Your reply should reproduce each line below exactly and carry none of the pictures.
#### SOURCE RECORDS ####
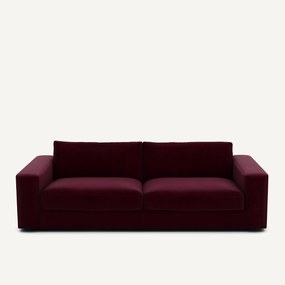 Sofa 3- of 4-zits, fluweel, Skander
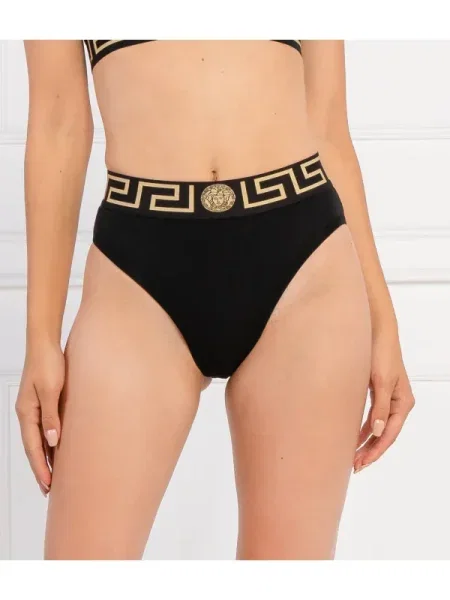 Versace Chiloți slipi negru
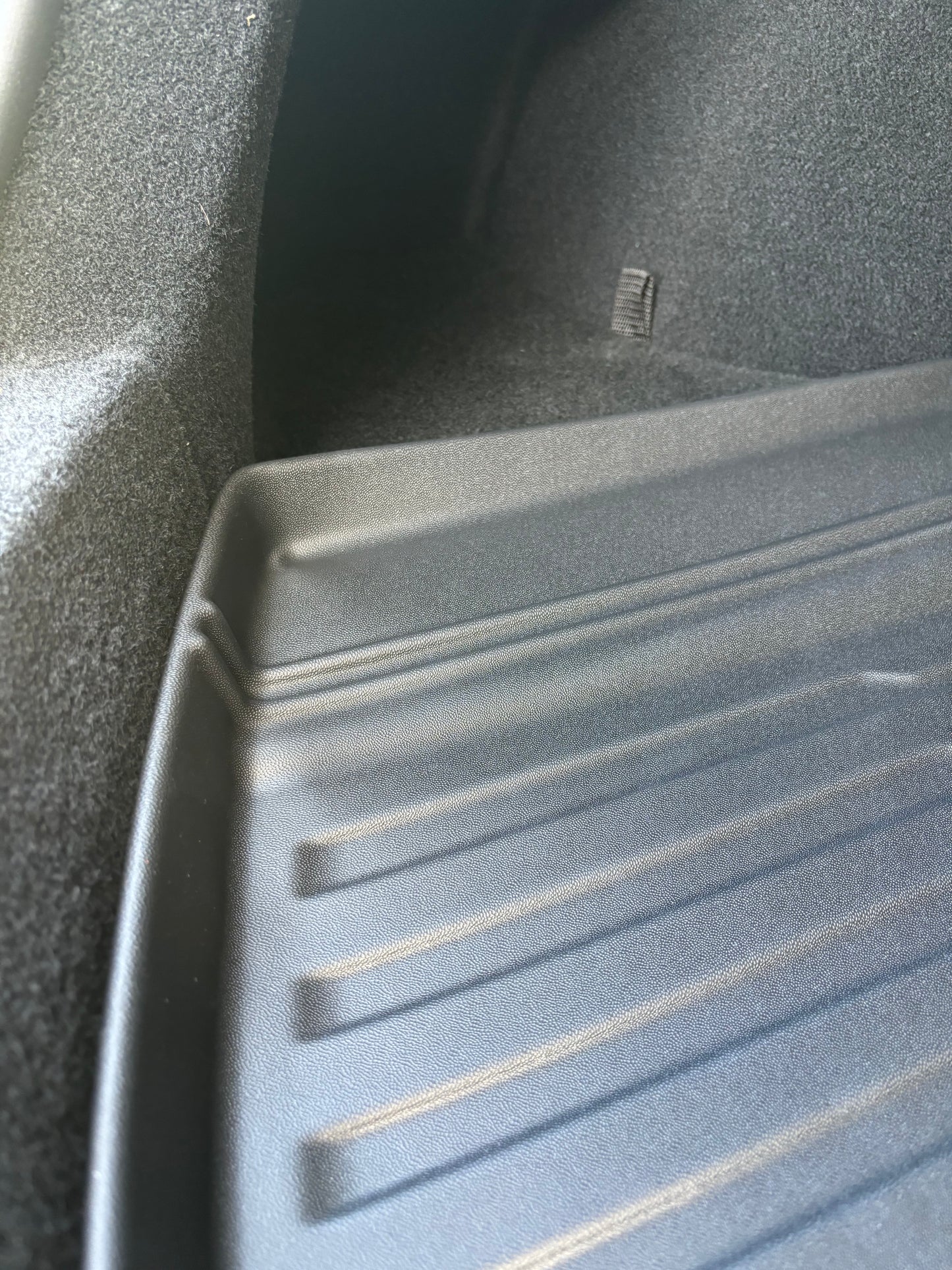 All weather bagagerumsmåtte/trunk til Tesla Model 3 Highland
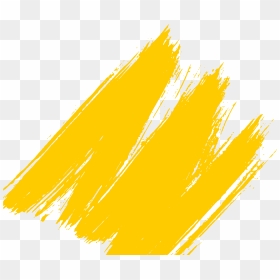 Paint Brush Effect Png , Png Download - Paint Brush Stroke Yellow, Transparent Png - brush effect png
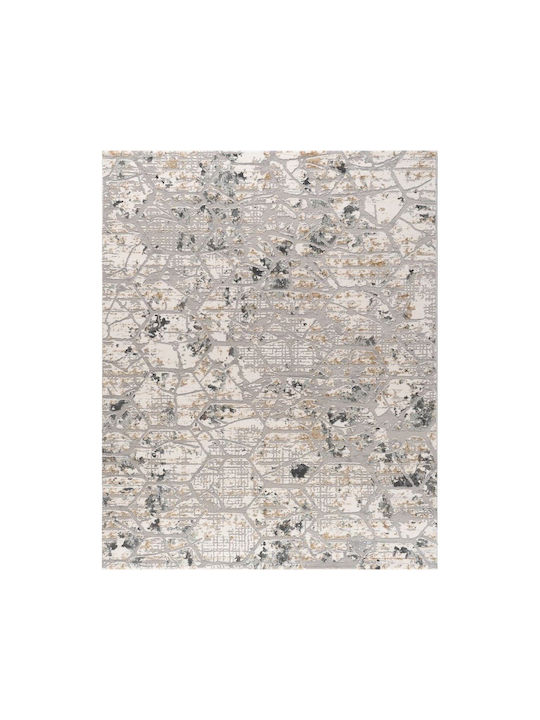 Polcarpet Oscar 8962 Rug Rectangular Grey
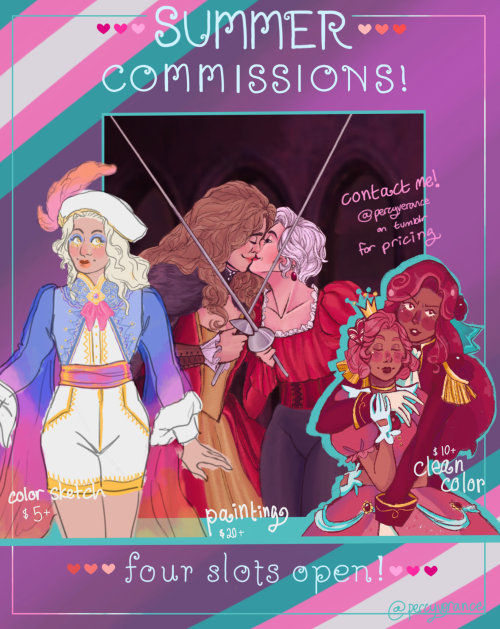 COMMISSIONS OPEN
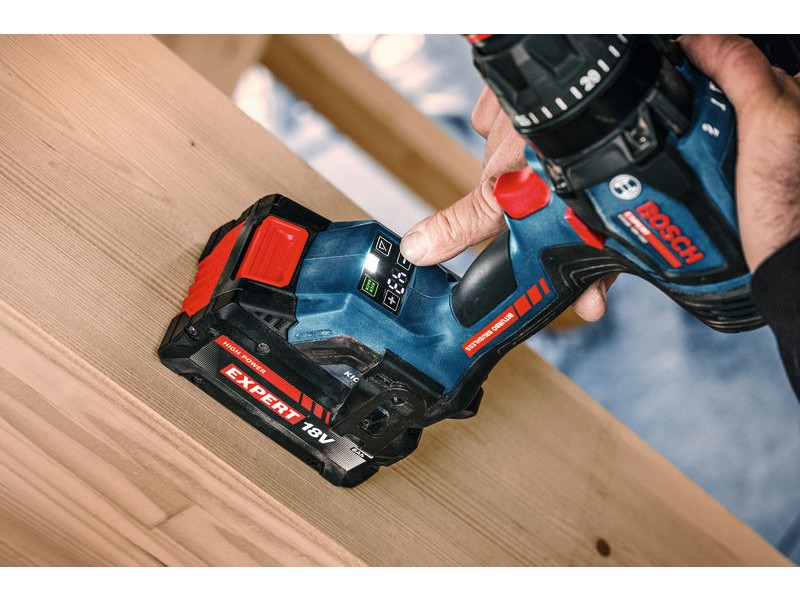 Akumulatorski udarni vrtalni vijačnik Bosch Expert EXSB18V-150, 06019R3202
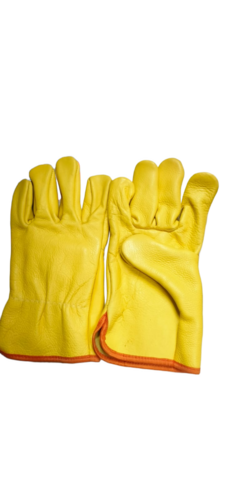 Arcon Chrome Leather Driving Gloves - Size: 10
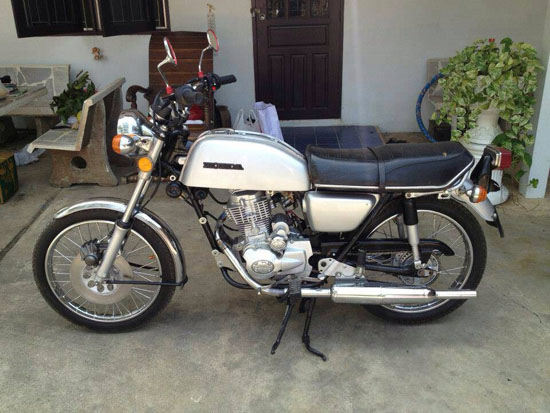 Honda CB 125 K3 ปี 2523
จมน้ำ 2 ครั้ง ซ่อมไป 5 หมื่น
คืนชีวิตให้แล้ว
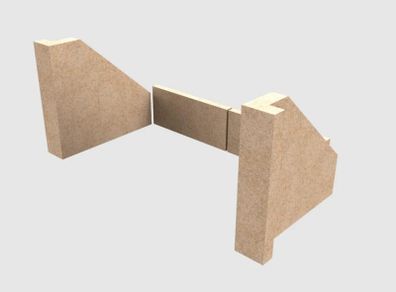 Henley Skellig 8kW Type B Stove Brick Set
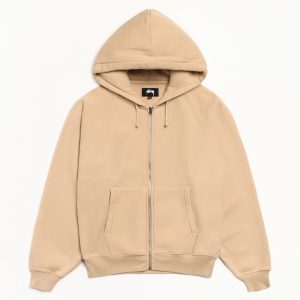 RELAXED ZIP HOODIE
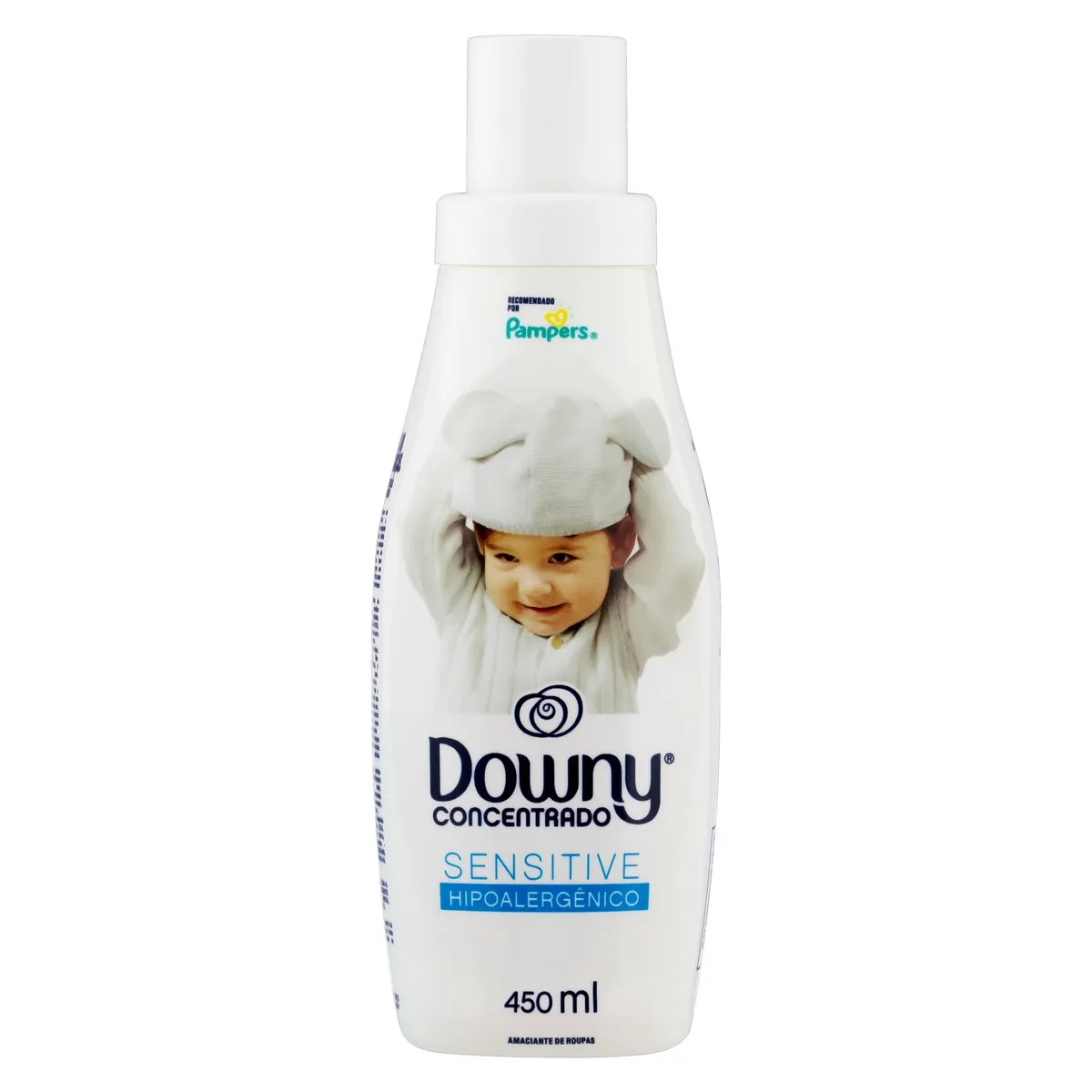 AMACIANTE DE ROUPAS CONCENTRADO SENSITIVE 450ML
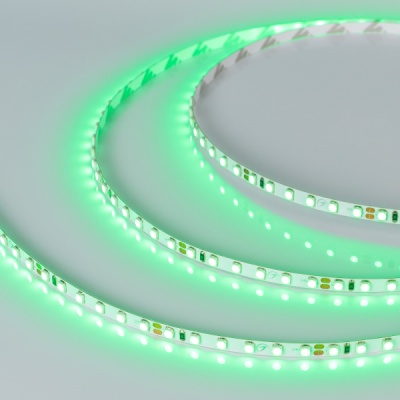 Лента RT 2-5000 24V Green 5mm 2x (3528, 600 LED, LUX) (Arlight, 9.6 Вт/м, IP20) ARLIGHT Арт. 015663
####
* [WRITTEN REPLY]:
 Sofa 3- of 4-zits, fluweel, Skander
 Versace Chiloți slipi negru
 All weather bagagerumsmåtte/trunk til Tesla Model 3 Highland
 Paint Brush Effect Png , Png Download - Paint Brush Stroke Yellow, Transparent Png - brush effect png
 Polcarpet Oscar 8962 Rug Rectangular Grey
 COMMISSIONS OPEN
 Akumulatorski udarni vrtalni vijačnik Bosch Expert EXSB18V-150, 06019R3202
 Arcon Chrome Leather Driving Gloves - Size: 10
 Honda CB 125 K3 ปี 2523
จมน้ำ 2 ครั้ง ซ่อมไป 5 หมื่น
คืนชีวิตให้แล้ว
 Henley Skellig 8kW Type B Stove Brick Set
 RELAXED ZIP HOODIE
 AMACIANTE DE ROUPAS CONCENTRADO SENSITIVE 450ML
 Лента RT 2-5000 24V Green 5mm 2x (3528, 600 LED, LUX) (Arlight, 9.6 Вт/м, IP20) ARLIGHT Арт. 015663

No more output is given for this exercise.